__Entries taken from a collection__
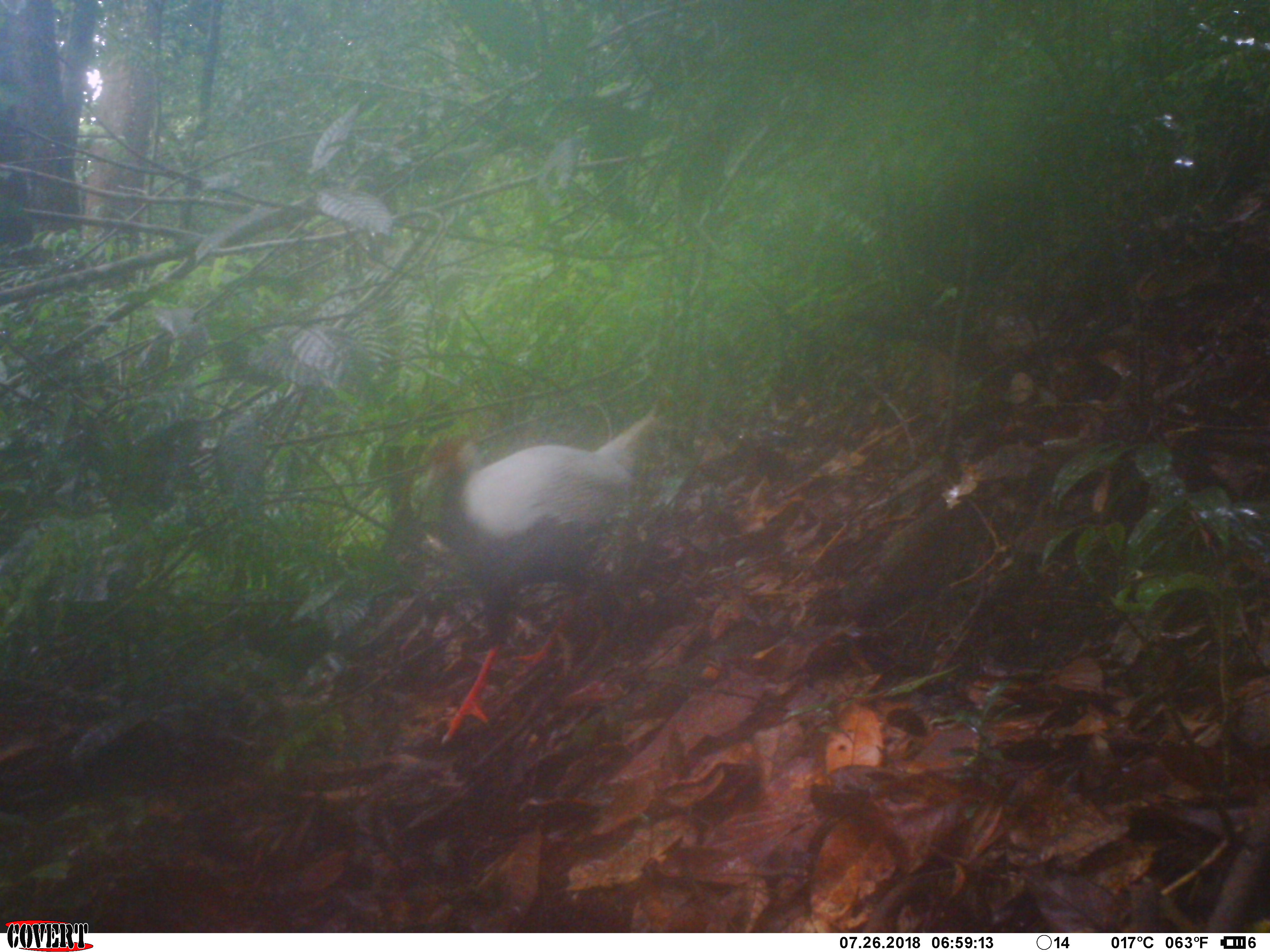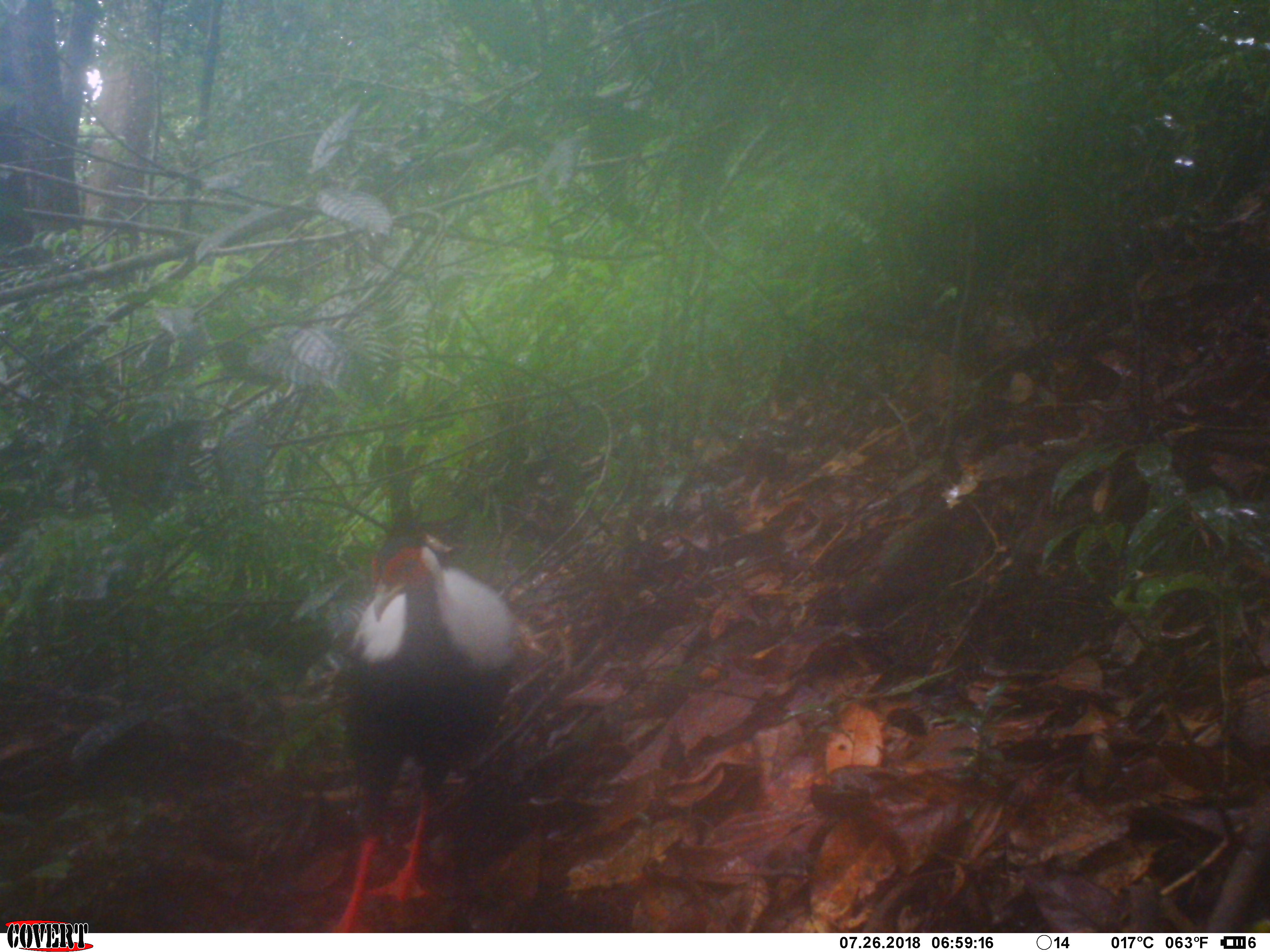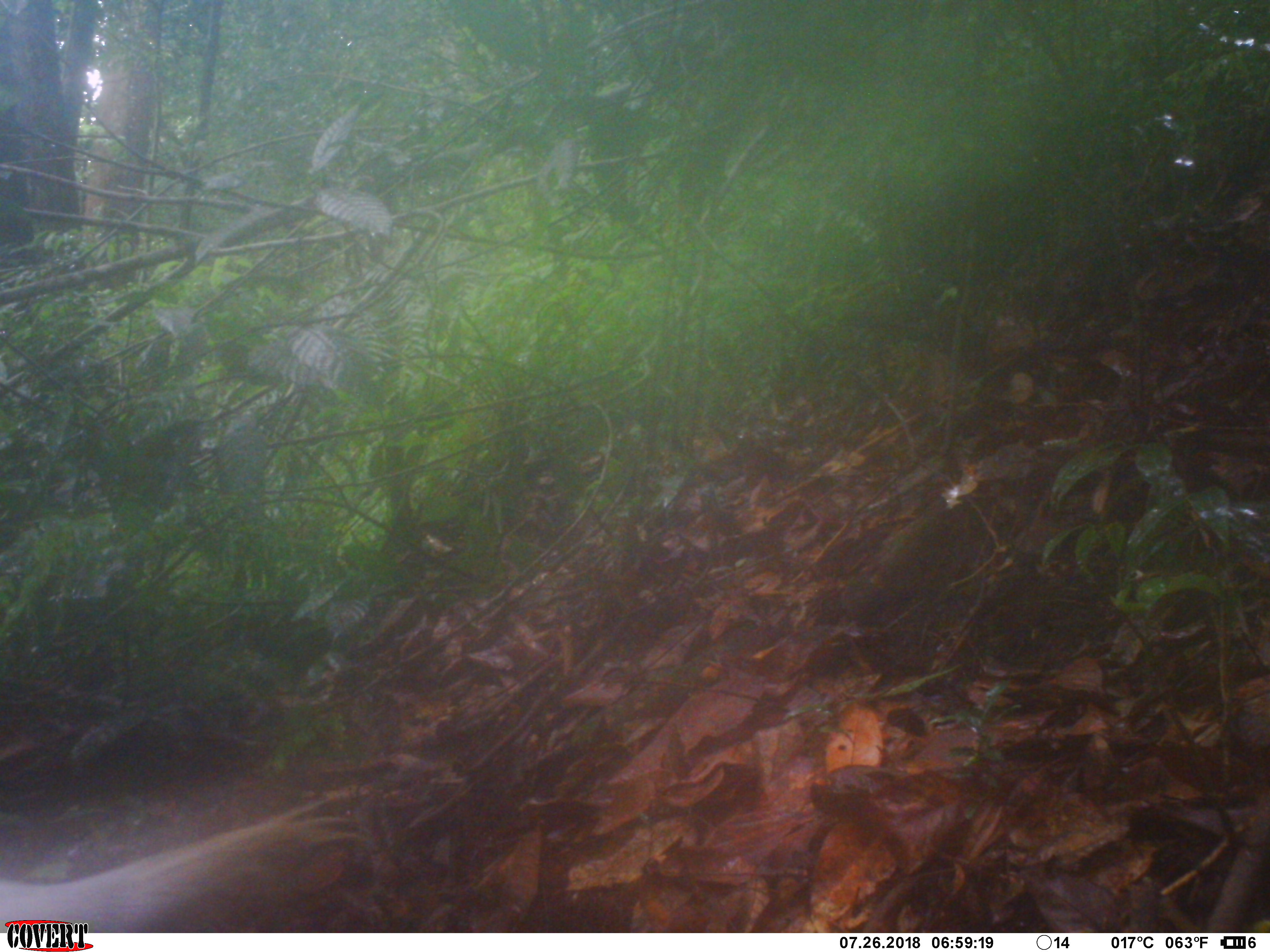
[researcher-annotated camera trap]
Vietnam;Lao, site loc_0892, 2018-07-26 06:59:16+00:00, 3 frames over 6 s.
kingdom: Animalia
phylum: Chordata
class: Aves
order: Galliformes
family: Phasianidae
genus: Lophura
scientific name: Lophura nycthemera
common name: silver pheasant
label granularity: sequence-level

__Action item__
Repeat the preceding records precisely, and leave every picture out of the copy.

__Solution for this problem__
[researcher-annotated camera trap]
Vietnam;Lao, site loc_0892, 2018-07-26 06:59:16+00:00, 3 frames over 6 s.
kingdom: Animalia
phylum: Chordata
class: Aves
order: Galliformes
family: Phasianidae
genus: Lophura
scientific name: Lophura nycthemera
common name: silver pheasant
label granularity: sequence-level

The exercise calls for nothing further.